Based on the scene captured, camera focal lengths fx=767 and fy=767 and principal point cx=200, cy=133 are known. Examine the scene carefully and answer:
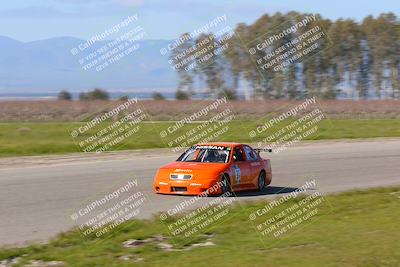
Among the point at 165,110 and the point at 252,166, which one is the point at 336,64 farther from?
the point at 252,166

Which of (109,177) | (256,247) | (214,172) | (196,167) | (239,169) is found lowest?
(239,169)

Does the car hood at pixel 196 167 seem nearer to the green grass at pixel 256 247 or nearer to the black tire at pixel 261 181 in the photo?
the black tire at pixel 261 181

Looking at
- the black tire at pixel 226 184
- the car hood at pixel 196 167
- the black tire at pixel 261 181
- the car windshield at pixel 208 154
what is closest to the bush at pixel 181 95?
the black tire at pixel 261 181

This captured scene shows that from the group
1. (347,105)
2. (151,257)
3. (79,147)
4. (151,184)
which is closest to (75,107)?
(347,105)

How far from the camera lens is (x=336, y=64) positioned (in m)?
94.7

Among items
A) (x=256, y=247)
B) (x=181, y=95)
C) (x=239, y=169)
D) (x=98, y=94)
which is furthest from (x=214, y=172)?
(x=98, y=94)

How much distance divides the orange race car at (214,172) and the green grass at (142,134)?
12016 millimetres

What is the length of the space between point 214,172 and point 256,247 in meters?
6.62

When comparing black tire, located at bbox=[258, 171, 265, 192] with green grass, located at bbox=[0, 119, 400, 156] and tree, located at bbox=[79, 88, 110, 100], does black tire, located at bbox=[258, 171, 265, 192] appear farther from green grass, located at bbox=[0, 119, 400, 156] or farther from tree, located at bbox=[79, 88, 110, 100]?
tree, located at bbox=[79, 88, 110, 100]

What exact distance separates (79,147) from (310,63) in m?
65.1

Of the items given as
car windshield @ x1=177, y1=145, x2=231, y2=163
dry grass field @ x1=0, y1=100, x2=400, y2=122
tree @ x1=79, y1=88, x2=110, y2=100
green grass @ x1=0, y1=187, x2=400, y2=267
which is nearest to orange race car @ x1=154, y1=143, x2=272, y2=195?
car windshield @ x1=177, y1=145, x2=231, y2=163

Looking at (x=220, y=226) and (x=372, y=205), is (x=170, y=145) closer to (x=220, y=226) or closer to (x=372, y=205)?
(x=372, y=205)

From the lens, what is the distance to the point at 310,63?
9238 cm

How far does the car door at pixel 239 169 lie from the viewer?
58.1 feet
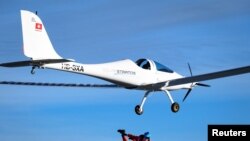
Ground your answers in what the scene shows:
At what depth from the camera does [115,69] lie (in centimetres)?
3922

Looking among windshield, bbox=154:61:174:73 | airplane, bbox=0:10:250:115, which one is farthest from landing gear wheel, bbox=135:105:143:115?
windshield, bbox=154:61:174:73

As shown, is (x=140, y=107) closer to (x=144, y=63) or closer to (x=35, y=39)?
(x=144, y=63)

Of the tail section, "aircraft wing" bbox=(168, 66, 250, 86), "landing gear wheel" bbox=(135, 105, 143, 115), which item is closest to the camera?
the tail section

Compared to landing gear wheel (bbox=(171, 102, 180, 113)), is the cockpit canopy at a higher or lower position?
higher

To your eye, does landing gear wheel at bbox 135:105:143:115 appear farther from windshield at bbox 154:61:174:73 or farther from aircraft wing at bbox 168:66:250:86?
windshield at bbox 154:61:174:73

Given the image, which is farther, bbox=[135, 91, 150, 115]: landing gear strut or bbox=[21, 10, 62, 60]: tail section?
bbox=[135, 91, 150, 115]: landing gear strut

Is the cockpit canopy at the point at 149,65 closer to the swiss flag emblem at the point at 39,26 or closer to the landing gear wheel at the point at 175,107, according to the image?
the landing gear wheel at the point at 175,107

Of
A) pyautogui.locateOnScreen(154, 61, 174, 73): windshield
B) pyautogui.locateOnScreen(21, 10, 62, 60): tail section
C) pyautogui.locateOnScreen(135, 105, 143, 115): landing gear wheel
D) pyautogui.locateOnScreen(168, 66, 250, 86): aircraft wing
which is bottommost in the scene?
pyautogui.locateOnScreen(135, 105, 143, 115): landing gear wheel

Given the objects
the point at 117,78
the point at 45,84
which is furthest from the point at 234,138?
the point at 45,84

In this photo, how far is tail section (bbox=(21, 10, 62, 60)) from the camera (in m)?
34.5

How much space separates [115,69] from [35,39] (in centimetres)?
658

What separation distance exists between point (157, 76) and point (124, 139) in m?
7.87

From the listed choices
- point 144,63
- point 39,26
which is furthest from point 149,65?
point 39,26

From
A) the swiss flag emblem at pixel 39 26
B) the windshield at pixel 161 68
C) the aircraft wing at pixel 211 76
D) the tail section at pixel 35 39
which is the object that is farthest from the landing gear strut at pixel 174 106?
the swiss flag emblem at pixel 39 26
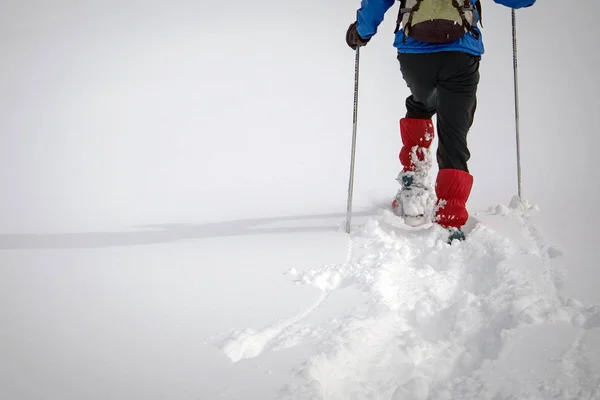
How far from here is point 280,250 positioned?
8.61 feet

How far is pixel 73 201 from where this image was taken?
3.57m

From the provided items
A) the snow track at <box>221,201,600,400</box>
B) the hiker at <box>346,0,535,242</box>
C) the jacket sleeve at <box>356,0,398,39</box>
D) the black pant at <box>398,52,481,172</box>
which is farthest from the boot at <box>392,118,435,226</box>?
the jacket sleeve at <box>356,0,398,39</box>

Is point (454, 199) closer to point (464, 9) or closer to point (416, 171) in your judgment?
point (416, 171)

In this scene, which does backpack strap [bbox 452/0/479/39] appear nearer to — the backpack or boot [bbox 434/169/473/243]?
the backpack

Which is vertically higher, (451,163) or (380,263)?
(451,163)

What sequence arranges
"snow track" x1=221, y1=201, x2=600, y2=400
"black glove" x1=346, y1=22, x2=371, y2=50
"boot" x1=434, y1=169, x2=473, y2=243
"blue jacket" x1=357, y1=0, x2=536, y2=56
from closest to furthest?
1. "snow track" x1=221, y1=201, x2=600, y2=400
2. "blue jacket" x1=357, y1=0, x2=536, y2=56
3. "boot" x1=434, y1=169, x2=473, y2=243
4. "black glove" x1=346, y1=22, x2=371, y2=50

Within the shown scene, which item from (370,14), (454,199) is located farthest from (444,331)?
(370,14)

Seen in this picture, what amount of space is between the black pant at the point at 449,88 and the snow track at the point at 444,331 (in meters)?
0.51

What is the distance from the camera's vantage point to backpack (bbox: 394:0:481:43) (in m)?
2.33

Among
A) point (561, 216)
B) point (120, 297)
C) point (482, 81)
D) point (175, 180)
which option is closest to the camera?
point (120, 297)

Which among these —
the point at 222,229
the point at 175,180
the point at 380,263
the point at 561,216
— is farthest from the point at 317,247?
the point at 175,180

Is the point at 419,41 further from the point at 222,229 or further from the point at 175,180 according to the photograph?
the point at 175,180

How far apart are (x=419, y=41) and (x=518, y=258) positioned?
1.13 m

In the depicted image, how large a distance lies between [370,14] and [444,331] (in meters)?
1.63
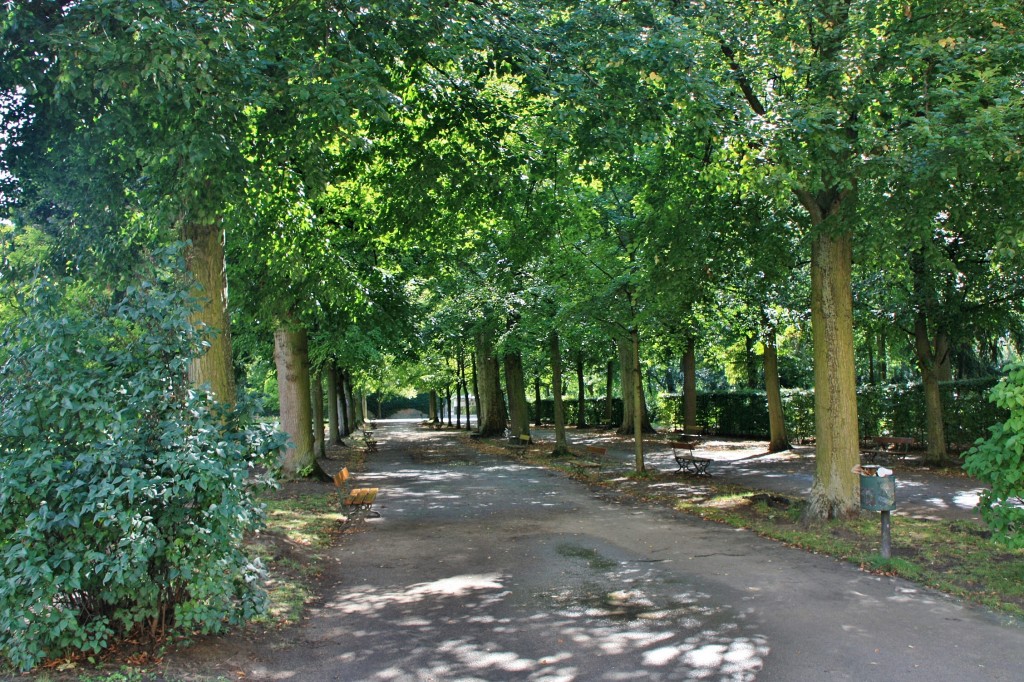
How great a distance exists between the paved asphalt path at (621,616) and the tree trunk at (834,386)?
1440 mm

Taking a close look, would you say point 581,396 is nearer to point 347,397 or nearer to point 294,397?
point 347,397

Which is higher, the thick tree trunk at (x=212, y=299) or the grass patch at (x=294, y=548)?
the thick tree trunk at (x=212, y=299)

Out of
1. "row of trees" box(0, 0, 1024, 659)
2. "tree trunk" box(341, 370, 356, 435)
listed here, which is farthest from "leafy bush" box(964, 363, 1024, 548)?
"tree trunk" box(341, 370, 356, 435)

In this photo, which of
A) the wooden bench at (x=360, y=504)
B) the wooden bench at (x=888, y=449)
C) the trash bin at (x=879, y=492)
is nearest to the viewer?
the trash bin at (x=879, y=492)

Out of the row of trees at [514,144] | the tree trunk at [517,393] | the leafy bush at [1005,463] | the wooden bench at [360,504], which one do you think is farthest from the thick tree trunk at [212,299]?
the tree trunk at [517,393]

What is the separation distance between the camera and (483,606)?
7.32 m

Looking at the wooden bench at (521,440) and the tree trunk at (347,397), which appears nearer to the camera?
the wooden bench at (521,440)

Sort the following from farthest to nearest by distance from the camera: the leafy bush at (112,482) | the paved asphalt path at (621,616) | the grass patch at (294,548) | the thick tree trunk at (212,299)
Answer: the thick tree trunk at (212,299) < the grass patch at (294,548) < the paved asphalt path at (621,616) < the leafy bush at (112,482)

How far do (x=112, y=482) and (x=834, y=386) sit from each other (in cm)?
932

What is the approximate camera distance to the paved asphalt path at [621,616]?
5598 mm

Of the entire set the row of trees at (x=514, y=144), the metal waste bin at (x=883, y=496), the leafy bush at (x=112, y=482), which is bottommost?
the metal waste bin at (x=883, y=496)

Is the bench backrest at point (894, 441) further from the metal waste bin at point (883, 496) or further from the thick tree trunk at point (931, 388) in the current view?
the metal waste bin at point (883, 496)

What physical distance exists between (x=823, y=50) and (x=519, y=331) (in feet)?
Answer: 46.7

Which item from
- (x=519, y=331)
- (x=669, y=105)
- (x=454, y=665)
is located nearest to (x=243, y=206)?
(x=669, y=105)
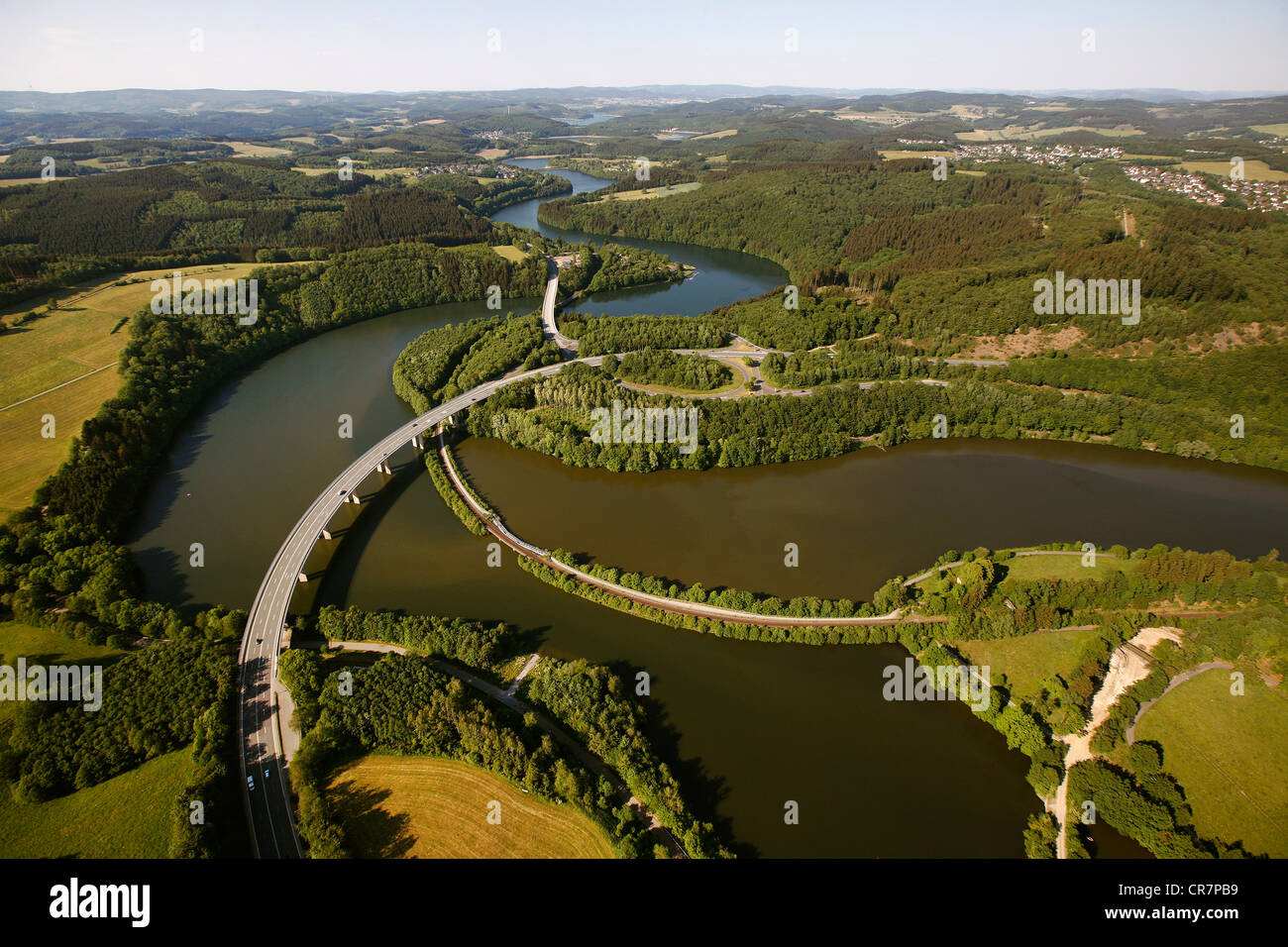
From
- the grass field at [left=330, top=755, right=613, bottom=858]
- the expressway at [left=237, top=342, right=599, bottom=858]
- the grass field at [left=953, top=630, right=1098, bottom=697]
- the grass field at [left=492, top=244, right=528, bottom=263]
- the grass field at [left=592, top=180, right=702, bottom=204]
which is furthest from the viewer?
the grass field at [left=592, top=180, right=702, bottom=204]

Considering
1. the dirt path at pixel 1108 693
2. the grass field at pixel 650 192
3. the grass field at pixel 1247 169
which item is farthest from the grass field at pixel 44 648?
the grass field at pixel 1247 169

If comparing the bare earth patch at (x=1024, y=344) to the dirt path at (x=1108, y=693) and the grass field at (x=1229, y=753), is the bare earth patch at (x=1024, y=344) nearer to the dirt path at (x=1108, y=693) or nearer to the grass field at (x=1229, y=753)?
the dirt path at (x=1108, y=693)

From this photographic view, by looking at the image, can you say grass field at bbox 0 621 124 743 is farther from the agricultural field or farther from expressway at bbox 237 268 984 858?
expressway at bbox 237 268 984 858

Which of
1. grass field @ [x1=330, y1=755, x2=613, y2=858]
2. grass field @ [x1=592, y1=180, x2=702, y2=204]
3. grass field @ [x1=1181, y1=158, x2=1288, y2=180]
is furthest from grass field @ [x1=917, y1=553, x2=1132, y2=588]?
grass field @ [x1=592, y1=180, x2=702, y2=204]

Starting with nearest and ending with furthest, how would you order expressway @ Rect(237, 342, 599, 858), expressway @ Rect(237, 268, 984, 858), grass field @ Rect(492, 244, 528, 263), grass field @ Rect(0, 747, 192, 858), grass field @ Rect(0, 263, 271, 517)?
1. grass field @ Rect(0, 747, 192, 858)
2. expressway @ Rect(237, 342, 599, 858)
3. expressway @ Rect(237, 268, 984, 858)
4. grass field @ Rect(0, 263, 271, 517)
5. grass field @ Rect(492, 244, 528, 263)

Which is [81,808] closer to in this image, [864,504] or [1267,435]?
[864,504]
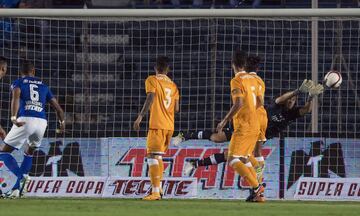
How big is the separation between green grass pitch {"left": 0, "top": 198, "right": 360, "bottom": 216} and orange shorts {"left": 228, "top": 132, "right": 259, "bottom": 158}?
76 cm

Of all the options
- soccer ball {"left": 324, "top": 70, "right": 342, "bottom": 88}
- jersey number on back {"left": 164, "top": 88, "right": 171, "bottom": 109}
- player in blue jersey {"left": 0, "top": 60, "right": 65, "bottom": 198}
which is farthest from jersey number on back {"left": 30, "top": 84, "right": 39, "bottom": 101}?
soccer ball {"left": 324, "top": 70, "right": 342, "bottom": 88}

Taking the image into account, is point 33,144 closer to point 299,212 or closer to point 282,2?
point 299,212

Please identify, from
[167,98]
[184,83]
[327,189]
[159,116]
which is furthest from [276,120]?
[184,83]

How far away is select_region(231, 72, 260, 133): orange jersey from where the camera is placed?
53.8 ft

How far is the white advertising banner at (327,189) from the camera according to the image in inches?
747

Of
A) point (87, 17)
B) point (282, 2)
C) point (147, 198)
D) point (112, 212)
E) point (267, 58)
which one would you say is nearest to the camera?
point (112, 212)

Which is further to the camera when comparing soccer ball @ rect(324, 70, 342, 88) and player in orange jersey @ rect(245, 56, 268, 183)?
soccer ball @ rect(324, 70, 342, 88)

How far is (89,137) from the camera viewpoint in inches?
768

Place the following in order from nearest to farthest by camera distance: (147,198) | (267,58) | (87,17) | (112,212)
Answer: (112,212)
(147,198)
(87,17)
(267,58)

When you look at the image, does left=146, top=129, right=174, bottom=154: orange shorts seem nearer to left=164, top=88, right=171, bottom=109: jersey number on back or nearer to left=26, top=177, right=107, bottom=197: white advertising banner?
left=164, top=88, right=171, bottom=109: jersey number on back

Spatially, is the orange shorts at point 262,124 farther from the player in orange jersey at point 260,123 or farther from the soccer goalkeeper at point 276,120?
the soccer goalkeeper at point 276,120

★ ★ ★ ★

* _THE TASK_
Output an exact copy of the lines beginning at the one that holds "Which is further" and running through the final line of the records.

* _PROBLEM SOLUTION_
Which is further to the camera when comparing soccer ball @ rect(324, 70, 342, 88) and player in orange jersey @ rect(245, 56, 268, 183)?
soccer ball @ rect(324, 70, 342, 88)

How far is (89,137) from the camera viewpoint in inches?
768

Place the following in order from nearest to farthest by camera distance: (147,198) | (267,58) | (87,17) | (112,212)
Answer: (112,212)
(147,198)
(87,17)
(267,58)

When you look at the image, does left=146, top=129, right=174, bottom=154: orange shorts seem nearer to left=164, top=88, right=171, bottom=109: jersey number on back or nearer to left=26, top=177, right=107, bottom=197: white advertising banner?
left=164, top=88, right=171, bottom=109: jersey number on back

Spatially, is the orange shorts at point 262,124 farther from the player in orange jersey at point 260,123 or farther from the soccer goalkeeper at point 276,120?
the soccer goalkeeper at point 276,120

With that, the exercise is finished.